Los grupos que defienden la validez del neuromarketing sostienen que la decisión de compra puede condicionarse eligiendo un mensaje acertado, pero el camino inverso también se está recorriendo. Las pruebas funcionales están superando el mundo comercial para entrar en el judicial y ya se pretende modificar el sentido de una sentencia demostrando que un acto se realizó como fruto de un impulso inconsciente. Dos jueces estadounidenses acaban de rechazar pruebas basadas en estudios de resonancia funcional por el escaso conocimiento que se tiene sobre la técnica y las dificultades inherentes a la interpretación de los resultados. La puerta continúa abierta y nadie sabe si en el futuro será necesario acreditar la veracidad de nuestro testimonio mediante la realización de una resonancia detectora de mentiras.
Aunque lo más preocupante no es la utilización comercial o judicial de esos conocimientos. Una técnica tan invasiva para nuestra intimidad puede aplicarse en un terreno mucho más resbaladizo: el ideológico. Una herramienta tan apetitosa sería deseada por partidos políticos, gobiernos y por cualquier grupo de presión interesado en erigirse en controlador masivo de voluntades. Así, mediante mensajes no explícitos, ejercería esta modernizada forma de control social.
Entre los controlados, el grupo social más vulnerable sería la juventud, que se ha convertido en un objetivo prioritario de la publicidad por su precoz e intensa capacidad de consumo y el escaso desarrollo de pensamiento crítico que evite la manipulación psicológica. Si las neurociencias consiguen descifrar los secretos del pensamiento, la utilización de sus hallazgos para modelar la voluntad generaría un grave dilema sobre su legitimidad. ¿Se utilizaría para conocer sus intereses o los hallazgos servirían para manipular su libertad?

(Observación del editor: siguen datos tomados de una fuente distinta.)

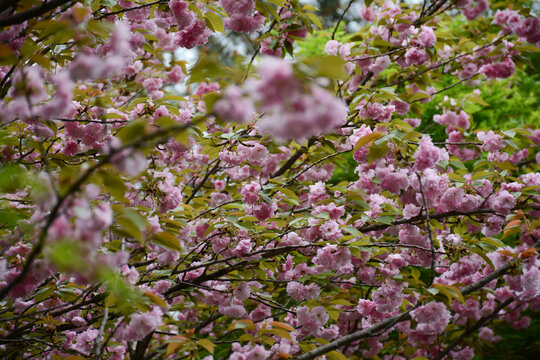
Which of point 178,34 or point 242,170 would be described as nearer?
point 178,34

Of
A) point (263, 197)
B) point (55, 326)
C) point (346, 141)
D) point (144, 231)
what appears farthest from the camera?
point (346, 141)

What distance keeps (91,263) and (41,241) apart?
0.13 m

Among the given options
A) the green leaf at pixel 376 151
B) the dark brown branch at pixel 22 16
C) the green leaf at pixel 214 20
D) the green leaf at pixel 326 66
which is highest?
the green leaf at pixel 214 20

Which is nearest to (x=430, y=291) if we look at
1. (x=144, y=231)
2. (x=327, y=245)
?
(x=327, y=245)

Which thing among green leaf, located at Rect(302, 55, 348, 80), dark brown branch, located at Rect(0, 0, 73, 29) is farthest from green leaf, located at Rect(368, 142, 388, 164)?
dark brown branch, located at Rect(0, 0, 73, 29)

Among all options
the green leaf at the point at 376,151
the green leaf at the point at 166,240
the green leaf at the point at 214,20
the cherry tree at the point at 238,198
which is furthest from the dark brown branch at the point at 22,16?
the green leaf at the point at 376,151

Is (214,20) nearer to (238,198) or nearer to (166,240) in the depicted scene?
(238,198)

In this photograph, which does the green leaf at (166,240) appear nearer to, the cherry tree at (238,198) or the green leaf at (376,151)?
the cherry tree at (238,198)

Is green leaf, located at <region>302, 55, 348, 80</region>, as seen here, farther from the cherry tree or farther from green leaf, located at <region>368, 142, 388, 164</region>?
green leaf, located at <region>368, 142, 388, 164</region>

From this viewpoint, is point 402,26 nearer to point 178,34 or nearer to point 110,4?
point 178,34

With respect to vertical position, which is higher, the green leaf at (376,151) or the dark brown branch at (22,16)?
the green leaf at (376,151)

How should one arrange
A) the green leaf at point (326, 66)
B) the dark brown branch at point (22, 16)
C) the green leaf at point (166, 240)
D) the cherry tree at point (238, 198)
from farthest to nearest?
the green leaf at point (166, 240), the dark brown branch at point (22, 16), the cherry tree at point (238, 198), the green leaf at point (326, 66)

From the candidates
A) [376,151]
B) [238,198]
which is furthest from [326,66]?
[238,198]

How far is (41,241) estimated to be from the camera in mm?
1009
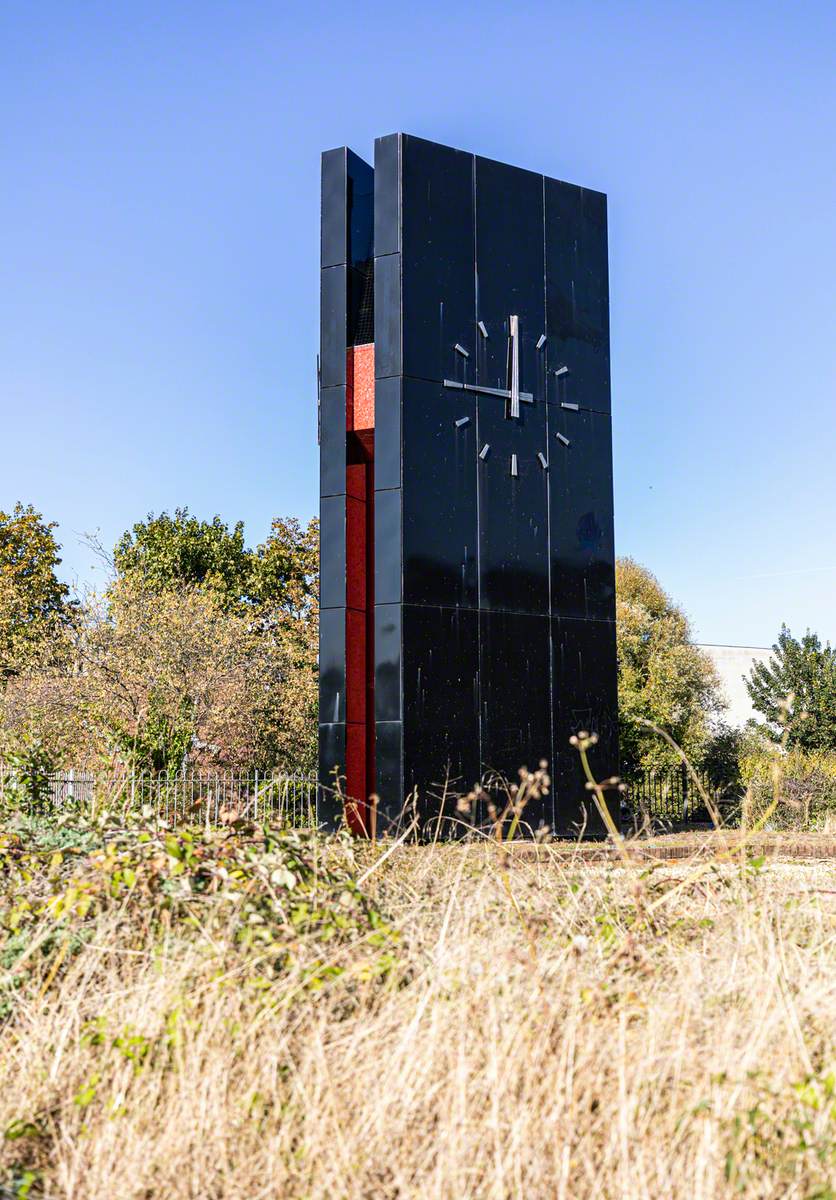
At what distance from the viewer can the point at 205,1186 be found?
3986mm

Ninguno de esos riesgos invalida la metodología. No parece razonable obstaculizar las investigaciones por el mal uso que se haga de los resultados. Frente a esas facetas negativas, conocer los mecanismos que modulan nuestras emociones podría ayudar a contrarrestar los deletéreos efectos de otro tipo de campañas publicitarias, como las promovidas por las tabaqueras, que, seguramente, ya dispondrán de departamentos de marketing neurológico. Lo que produce inquietud es que las personas dedicadas a las neurociencias se pongan al servicio del marketing y la publicidad y traten de desvelar los entresijos del funcionamiento de la mente humana, para que se consiga leer nuestro pensamiento y así, restarnos un poquito de nuestra libertad entregándosela a unos intereses comerciales o políticos que harán que compremos más -innecesariamente- o que -involuntariamente- optemos por unas determinadas siglas.

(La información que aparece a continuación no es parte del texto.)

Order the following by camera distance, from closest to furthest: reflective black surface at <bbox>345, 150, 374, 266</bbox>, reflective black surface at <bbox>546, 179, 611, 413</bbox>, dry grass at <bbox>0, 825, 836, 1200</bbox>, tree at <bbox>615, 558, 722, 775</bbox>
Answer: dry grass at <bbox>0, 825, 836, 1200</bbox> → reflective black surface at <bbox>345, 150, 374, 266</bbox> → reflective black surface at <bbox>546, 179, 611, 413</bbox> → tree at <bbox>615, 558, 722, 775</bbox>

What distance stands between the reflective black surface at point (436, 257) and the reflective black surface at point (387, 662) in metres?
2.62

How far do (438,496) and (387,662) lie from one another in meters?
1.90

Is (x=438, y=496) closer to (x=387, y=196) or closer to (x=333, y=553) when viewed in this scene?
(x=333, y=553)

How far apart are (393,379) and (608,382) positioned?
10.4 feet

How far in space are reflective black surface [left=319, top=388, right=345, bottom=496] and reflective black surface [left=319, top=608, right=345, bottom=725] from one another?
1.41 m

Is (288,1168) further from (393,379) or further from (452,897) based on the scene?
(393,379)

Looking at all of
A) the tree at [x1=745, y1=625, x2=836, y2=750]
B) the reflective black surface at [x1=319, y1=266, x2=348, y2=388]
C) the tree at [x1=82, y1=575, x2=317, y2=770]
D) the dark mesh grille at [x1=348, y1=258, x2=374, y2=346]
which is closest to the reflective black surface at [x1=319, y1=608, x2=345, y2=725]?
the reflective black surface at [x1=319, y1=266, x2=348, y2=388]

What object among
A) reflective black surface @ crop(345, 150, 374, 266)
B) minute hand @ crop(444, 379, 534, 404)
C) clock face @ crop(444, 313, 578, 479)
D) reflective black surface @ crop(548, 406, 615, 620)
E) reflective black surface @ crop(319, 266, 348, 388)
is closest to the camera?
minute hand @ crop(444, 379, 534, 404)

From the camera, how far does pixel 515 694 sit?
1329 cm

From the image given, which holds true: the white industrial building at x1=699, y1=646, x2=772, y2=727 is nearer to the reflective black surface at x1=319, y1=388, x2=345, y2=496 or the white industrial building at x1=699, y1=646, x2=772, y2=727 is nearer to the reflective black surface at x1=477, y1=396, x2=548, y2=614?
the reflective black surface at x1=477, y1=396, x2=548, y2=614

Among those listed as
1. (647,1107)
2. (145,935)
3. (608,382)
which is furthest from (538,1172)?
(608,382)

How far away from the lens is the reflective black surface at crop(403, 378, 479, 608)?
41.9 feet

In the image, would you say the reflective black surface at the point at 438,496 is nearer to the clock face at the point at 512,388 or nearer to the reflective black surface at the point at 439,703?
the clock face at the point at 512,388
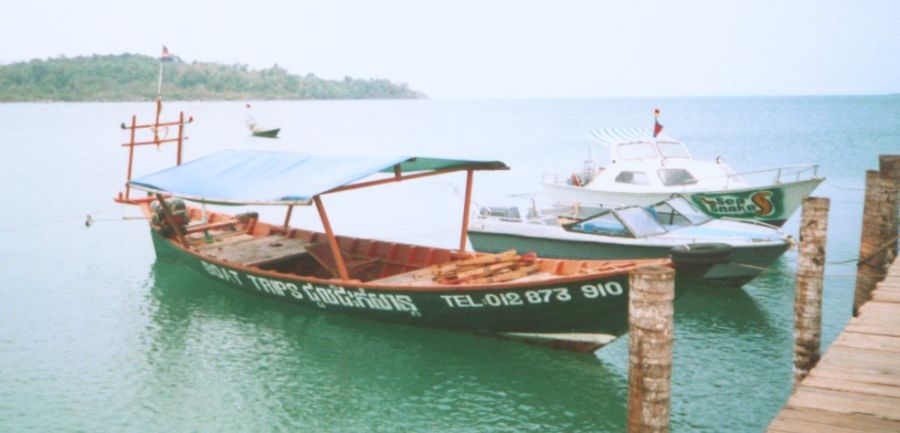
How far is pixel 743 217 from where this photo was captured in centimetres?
2039

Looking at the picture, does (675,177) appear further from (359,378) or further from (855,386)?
(855,386)

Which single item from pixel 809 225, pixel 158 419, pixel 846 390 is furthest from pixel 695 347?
pixel 158 419

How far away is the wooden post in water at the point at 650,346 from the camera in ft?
21.1

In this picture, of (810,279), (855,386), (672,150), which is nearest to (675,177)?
(672,150)

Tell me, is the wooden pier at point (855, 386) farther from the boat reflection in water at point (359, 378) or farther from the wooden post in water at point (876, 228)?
the boat reflection in water at point (359, 378)

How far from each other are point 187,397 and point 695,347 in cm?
926

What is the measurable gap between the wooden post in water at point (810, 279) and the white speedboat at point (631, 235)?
5523 mm

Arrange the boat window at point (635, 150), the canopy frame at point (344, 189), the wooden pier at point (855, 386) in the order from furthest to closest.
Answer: the boat window at point (635, 150) < the canopy frame at point (344, 189) < the wooden pier at point (855, 386)

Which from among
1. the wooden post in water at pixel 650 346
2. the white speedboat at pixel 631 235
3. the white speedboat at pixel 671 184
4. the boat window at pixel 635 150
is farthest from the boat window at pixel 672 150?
the wooden post in water at pixel 650 346

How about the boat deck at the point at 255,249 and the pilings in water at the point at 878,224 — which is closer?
the pilings in water at the point at 878,224

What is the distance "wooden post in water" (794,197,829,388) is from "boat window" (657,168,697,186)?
11883 mm

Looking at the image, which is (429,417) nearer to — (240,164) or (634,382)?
(634,382)

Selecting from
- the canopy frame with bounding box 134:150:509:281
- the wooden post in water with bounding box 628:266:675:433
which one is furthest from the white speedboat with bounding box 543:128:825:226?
the wooden post in water with bounding box 628:266:675:433

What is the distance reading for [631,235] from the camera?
1742cm
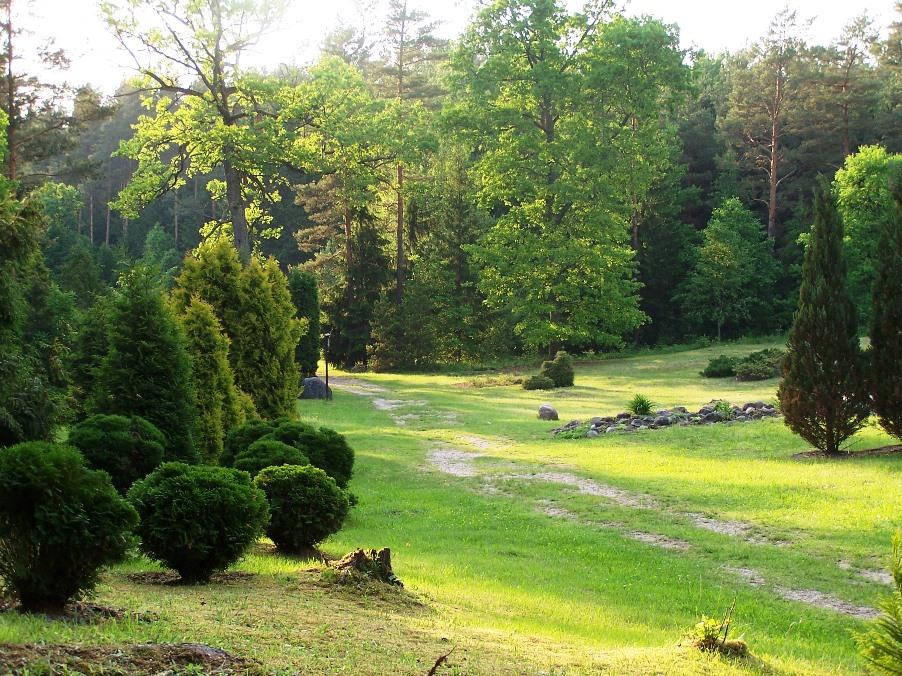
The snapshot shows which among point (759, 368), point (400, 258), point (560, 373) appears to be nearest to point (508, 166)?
point (400, 258)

Todavía no existen estudios concluyentes que confirmen sus hipótesis y la validez del método continúa en entredicho. Particularmente me muestro escéptico y pienso que la técnica no llegará a acumular pruebas que demuestren una correlación estrecha entre imágenes funcionales y emociones. No parece que la conducta humana tenga un sustrato anátomo-funcional tan claro o que exista una relación de causalidad universal entre la actividad cerebral y el sentimiento que se está produciendo en ese momento. Las funciones cerebrales no siempre están localizadas en regiones anatómicas concretas sino que están supeditadas a las relaciones entre redes neuronales. Si me equivoco, nuestra libertad de conciencia y, sobre todo, nuestra privacidad estarían en peligro frente a esta dictadura de lo subliminal, una analogía a las telepantallas que utilizaba la policía del pensamiento descrita por Orwell en su novela 1984.